Monday, 25 May 2015

Church Crawler

It is with great delight that I have learnt that there is a name for all this ecclesiastical snooping I do...yes I confess I am a church crawler. Rather anoraky and perhaps more than a smidge of the train spotter chic about it but hey there are worse sorts of crawler I could be ...[thinking pavement edges here] so with unabashed joy allow me to inflict some of the photos from the wanderings from this year so far that didn't make the final cut the first time. Gloriously random as ever.

Burial 18th century style. No shying away from the matter in hand here with thick overlaid Victorian sentimentality...skull and bones it is. [Dunsfold, Surrey]


A couple taken at Berwick, East Sussex. You often find that churches are built on pre Christian sites even on raised manmade sites such as Dunsfold. This one still has the burial mound in the churchyard with the cross on top. Old meets new.



A little visual reminder in the way of scripture boards mounted on the wall in Swingfield, Kent.

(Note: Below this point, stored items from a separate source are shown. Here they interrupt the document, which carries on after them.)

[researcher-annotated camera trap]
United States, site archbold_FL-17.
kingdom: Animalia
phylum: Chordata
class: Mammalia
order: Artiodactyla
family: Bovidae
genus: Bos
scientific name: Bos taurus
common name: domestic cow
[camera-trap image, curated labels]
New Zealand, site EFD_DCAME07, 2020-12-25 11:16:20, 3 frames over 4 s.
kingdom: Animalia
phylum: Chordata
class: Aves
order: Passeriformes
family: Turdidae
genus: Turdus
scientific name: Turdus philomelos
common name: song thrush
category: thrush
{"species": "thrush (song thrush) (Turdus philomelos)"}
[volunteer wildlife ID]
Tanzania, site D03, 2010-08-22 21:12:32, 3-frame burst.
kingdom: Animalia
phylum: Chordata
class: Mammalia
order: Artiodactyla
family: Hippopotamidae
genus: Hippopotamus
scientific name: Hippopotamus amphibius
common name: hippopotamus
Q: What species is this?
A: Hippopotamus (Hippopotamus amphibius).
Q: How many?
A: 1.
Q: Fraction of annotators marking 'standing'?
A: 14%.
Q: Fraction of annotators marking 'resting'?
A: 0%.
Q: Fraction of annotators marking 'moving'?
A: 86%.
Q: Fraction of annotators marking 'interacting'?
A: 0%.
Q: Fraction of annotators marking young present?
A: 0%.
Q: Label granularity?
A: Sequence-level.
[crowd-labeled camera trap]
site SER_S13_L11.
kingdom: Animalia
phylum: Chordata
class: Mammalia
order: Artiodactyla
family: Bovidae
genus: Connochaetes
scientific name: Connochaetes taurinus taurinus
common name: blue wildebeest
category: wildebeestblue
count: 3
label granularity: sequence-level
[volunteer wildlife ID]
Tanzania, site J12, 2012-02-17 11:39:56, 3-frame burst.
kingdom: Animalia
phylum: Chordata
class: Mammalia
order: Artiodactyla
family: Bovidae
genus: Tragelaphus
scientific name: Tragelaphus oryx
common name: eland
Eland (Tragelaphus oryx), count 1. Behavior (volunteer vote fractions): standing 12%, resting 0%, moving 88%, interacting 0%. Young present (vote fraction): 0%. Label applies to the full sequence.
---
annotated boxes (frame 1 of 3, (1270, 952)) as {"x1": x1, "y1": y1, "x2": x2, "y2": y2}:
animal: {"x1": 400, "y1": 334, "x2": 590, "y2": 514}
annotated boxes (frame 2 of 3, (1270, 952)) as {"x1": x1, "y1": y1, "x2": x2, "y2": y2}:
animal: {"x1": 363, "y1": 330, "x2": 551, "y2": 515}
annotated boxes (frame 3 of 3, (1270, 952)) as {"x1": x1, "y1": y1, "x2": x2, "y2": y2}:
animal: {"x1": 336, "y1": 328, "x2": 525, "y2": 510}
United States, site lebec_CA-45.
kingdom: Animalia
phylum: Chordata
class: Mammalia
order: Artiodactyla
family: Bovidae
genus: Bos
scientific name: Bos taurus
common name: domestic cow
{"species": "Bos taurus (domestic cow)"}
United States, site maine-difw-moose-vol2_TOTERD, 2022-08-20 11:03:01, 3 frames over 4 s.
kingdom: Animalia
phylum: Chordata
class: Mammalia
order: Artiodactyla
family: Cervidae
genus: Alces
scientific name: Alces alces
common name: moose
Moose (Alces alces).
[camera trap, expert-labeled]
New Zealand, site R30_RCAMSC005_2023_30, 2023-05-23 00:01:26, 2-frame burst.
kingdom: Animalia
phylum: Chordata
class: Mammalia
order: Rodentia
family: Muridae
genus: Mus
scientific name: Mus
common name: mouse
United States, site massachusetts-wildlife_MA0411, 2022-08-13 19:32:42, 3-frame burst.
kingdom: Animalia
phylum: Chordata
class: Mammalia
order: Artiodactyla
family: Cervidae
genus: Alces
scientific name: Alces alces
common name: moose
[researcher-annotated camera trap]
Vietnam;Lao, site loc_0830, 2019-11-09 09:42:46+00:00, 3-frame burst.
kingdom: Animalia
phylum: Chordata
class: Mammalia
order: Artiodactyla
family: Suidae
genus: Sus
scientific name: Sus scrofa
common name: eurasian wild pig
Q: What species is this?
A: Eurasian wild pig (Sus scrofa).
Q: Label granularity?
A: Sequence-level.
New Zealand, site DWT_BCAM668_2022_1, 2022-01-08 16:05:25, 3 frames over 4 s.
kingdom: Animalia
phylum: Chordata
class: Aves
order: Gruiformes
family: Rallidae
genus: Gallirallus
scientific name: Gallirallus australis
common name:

Unique survival in Slaugham, Sussex. Norman font with a pike [maybe]. A fish was an early symbol of Christianity. The other shot is of the Richard Covert monument which is notable for its fine carving- the faces are so realistic that it is probable that they are true depictions of the people they were meant to represent.




Enough for now...once the anorak is through the wash I shall zip myself in and with hood up against the wind and rain of the great British summer that may very well be just around the corner I shall be back to report upon further crawler findings.